(Page extract Opens)

A village in northern Sierra Leone has been placed under quarantine after a post-mortem test revealed a man had died from Ebola. Several hospitals failed to recognize him as a potential victim of the disease.
Earlier this week the World Health Organization (WHO) announced the fewest weekly Ebola infections for over a year in West Africa. However the WHO also said it was bracing for a significant new outbreak in Sierra Leone, which alongside Guinea and Liberia, is one of the worst affected countries.
In the week up to Sunday 26 July, there were four confirmed cases in Guinea and three in Sierra Leone. Those three included a patient who died after travelling from the capital Freetown to the northern district of Tonkolili. He was described by the WHO as posing “a substantial risk of further transmission.” The patient had only been confirmed Ebola-positive after post-mortem testing. On Friday the WHO said more than 500 contacts had been identified “several of whom are deemed to be high risk.” Investigations were continuing to establish the source of infection and trace all contacts.
According to Hassan Abdul Sesay, a member of parliament from the region where the patient died, the man had traveled to his home village to mark the end of the Muslim holy month of Ramadan.
Northern Tonkolili district had not had a single case of Ebola in five months. The man was treated for fever at a local hospital but authorities did not consider it necessary to call the Ebola emergency number. Ebola’s main symptom is fever which is also found in other illnesses such as malaria and typhoid.
Sierra Leoneans ‘fed up’
The spokesman of the National Ebola Response Center, Sidi Tunis, told DW’s correspondent in Freetown, Murtala Kamara, that a total of 624 people had been placed under quarantine, 503 in the village where the man died, the others in other villages where he had sought treatment as well as in the capital.

(Page extract Closes)
(Record excerpts Opens)

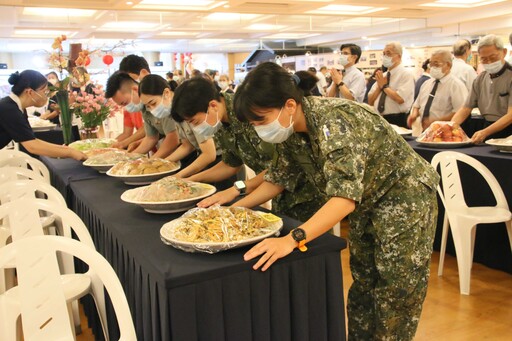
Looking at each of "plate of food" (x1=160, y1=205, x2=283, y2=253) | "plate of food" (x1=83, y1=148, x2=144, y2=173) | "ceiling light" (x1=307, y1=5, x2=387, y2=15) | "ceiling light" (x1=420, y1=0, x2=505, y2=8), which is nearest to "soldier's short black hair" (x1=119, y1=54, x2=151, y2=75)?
"plate of food" (x1=83, y1=148, x2=144, y2=173)

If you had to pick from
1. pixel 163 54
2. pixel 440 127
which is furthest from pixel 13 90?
pixel 163 54

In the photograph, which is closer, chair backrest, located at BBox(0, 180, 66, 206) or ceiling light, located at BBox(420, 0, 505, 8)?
chair backrest, located at BBox(0, 180, 66, 206)

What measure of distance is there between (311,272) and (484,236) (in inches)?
86.3

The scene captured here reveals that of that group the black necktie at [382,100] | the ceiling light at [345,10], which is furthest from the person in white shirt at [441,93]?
the ceiling light at [345,10]

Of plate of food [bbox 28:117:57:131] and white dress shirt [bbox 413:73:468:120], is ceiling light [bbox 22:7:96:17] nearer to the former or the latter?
plate of food [bbox 28:117:57:131]

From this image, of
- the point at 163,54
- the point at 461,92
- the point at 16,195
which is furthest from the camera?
the point at 163,54

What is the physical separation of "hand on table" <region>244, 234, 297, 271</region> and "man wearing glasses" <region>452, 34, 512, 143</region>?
8.88ft

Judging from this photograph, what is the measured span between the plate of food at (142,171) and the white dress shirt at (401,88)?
3.17m

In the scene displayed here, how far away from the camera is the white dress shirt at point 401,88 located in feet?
16.3

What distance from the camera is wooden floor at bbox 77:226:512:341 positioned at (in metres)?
2.35

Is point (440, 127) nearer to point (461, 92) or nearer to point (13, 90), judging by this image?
point (461, 92)

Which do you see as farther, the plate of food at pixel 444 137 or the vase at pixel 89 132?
the vase at pixel 89 132

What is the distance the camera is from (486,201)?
304 cm

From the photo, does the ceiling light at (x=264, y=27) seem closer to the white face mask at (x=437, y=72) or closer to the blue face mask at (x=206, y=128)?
the white face mask at (x=437, y=72)
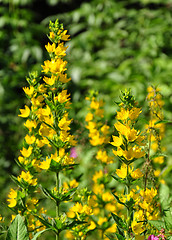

(Record excerpts Closes)

→ **Work instruction 1**:
Extract the passage of the Sierra Leone Ebola article from "Earlier this week" to "worst affected countries.", copying it word for word.
→ **Work instruction 2**:
Extend the article on the Ebola case in Sierra Leone by writing what comes next after its final sentence.

→ **Response box 1**:
Earlier this week the World Health Organization (WHO) announced the fewest weekly Ebola infections for over a year in West Africa. However the WHO also said it was bracing for a significant new outbreak in Sierra Leone, which alongside Guinea and Liberia, is one of the worst affected countries.

→ **Response box 2**:
Kamara said that the level of awareness in the country was high, largely due to information provided by local media. “Most people you talk to, even children, they know about the disease and how to take preventive measures.” But the length of time it was taking to finally eliminate the disease was taking its toll. “To tell you the truth, the awareness is there but the disease has been in Sierra Leone for the past year and people are fed up. They want to see Ebola end. People are tired.” Kamara said.
Good news came on Friday with the publication of results of the first efficacy test of the VSV-ZEBOV vaccine among people living in a high-danger zone. Study results published in the medical journal The Lancet showed that of 4,123 high-risk people in Guinea vaccinated immediately after someone close to them fell ill with Ebola, none caught the virus.
The test, backed by drug firm Merck, the WHO and the governments of Canada, Norway and Guinea prompted the WHO to declare that the world is “on the verge of an effective Ebola vaccine.”
WHO Director Margaret Chan said it was a potential “game changer.” Trials are set to continue.
The death toll from the current outbreak of Ebola in West Africa exceeds 11,000.